Presentato a Roma lo scorso dicembre, Le nuove imprese sociali. Tendenze e prospettive dopo la riforma del terzo settore, che è stato pubblicato nella serie dei quaderni di Terzjus e curato da Luigi Bobba (presidente di Terzjus), Antonio Fici (direttore scientifico di Terzjus) e Claudio Gagliardi (vicesegretario generale di Unioncamere). Lo studio presenta i risultati della ricerca condotta a 5 anni dall’entrata in vigore della riforma del terzo settore che si poneva l’obiettivo di rilanciare lo strumento dell’impresa sociale . Il legislatore della riforma ha infatti adottato un nuovo testo di legge che, pur mutuando la struttura dal precedente, presenta soluzioni innovative, cambiando di fatto la situazione di tutte le imprese sociali, incluse le cooperative sociali e i loro consorzi. Pur non essendo ancora efficaci le norme fiscali, la fisionomia delle imprese sociali sta significativamente mutando. Dal 2017 il numero delle imprese sociali iscritte al registro delle imprese è cresciuto rapidamente : sono 3.438 le Nuove Imprese Sociali (NIS) nate dopo l’entrata in vigore del D.lgs 112/2017, ill 17% del totale di quelle attualmente attive e iscritte nell’apposito registro delle Camere di commercio territoriali (poco meno di 20.000). Lo studio evidenzia come stia mutano anche la forma giuridica scelta per le imprese sociali: le cooperative sociali rappresentano la quasi totalità (il 97%) di quelle costituitesi prima del D.lgs. 112/2017 e scendono al 75,3% fra le organizzazioni fondate negli ultimi cinque anni a cui si sono affiancate società a responsabilità limitata, altre società di capitali, società cooperative non sociali, società di persone, fondazioni o associazioni.

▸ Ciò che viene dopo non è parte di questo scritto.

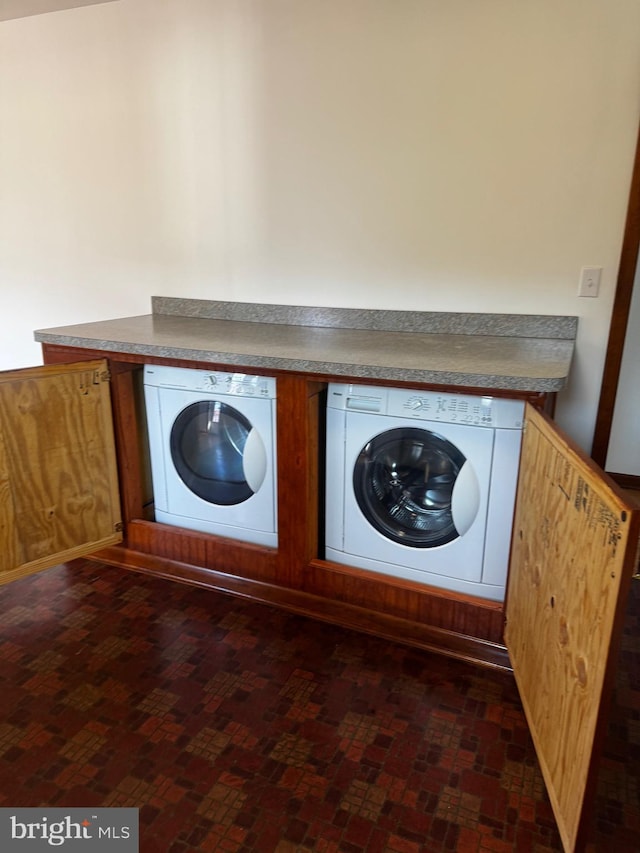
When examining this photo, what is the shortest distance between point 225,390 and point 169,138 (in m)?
1.42

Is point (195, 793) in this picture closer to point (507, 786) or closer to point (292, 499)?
point (507, 786)

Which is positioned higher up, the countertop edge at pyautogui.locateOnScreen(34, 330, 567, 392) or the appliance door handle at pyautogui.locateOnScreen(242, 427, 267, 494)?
the countertop edge at pyautogui.locateOnScreen(34, 330, 567, 392)

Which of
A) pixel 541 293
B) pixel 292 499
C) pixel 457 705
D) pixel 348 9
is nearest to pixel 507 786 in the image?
pixel 457 705

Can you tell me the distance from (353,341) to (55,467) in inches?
47.3

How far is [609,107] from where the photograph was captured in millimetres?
2043

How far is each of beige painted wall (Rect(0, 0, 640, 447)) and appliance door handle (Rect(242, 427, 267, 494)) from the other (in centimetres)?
86

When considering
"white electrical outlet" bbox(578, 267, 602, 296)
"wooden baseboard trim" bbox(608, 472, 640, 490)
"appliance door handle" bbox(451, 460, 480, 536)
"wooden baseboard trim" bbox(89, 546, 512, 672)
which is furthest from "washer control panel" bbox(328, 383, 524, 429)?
"wooden baseboard trim" bbox(608, 472, 640, 490)

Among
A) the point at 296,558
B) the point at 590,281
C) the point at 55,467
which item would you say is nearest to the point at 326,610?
the point at 296,558

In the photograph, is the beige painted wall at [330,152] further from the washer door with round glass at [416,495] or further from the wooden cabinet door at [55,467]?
the wooden cabinet door at [55,467]

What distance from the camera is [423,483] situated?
1896mm

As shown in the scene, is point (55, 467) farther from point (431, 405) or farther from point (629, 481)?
point (629, 481)

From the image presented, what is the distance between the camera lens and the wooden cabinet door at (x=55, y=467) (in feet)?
6.59

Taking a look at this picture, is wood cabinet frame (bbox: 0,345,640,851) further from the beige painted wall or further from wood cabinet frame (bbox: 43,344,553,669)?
the beige painted wall

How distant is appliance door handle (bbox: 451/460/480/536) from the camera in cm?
177
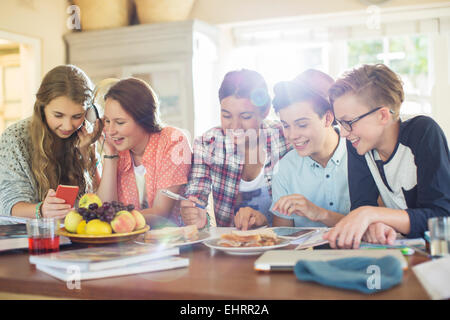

E’ mutato e si è allargato il bacino d’utenza dell’impresa sociale; grazie all’art 2 della Riforma le attività di interesse generale non sono solo i servizi socio-assistenziali, la cura sanitaria e l’inserimento lavorativo delle persone più fragili, ma anche l’educazione, l’istruzione e la formazione professionale, la salvaguardia dell’ambiente, le attività a carattere ricreativo e culturale, il turismo sociale e l’housing sociale, il commercio equo e solidale, il microcredito e l’agricoltura sociale. Le NIS possono dare vita a progetti e ed esperienze inedite e possono dare un contributo sostanziale alla coesione delle comunità locali; si stanno incamminando verso l’innovazione, per quanto non possano ancora godere appieno degli incentivi fiscali contenuti nella riforma, per i quali si attende ancora il via libera da parte della Commissione Europea.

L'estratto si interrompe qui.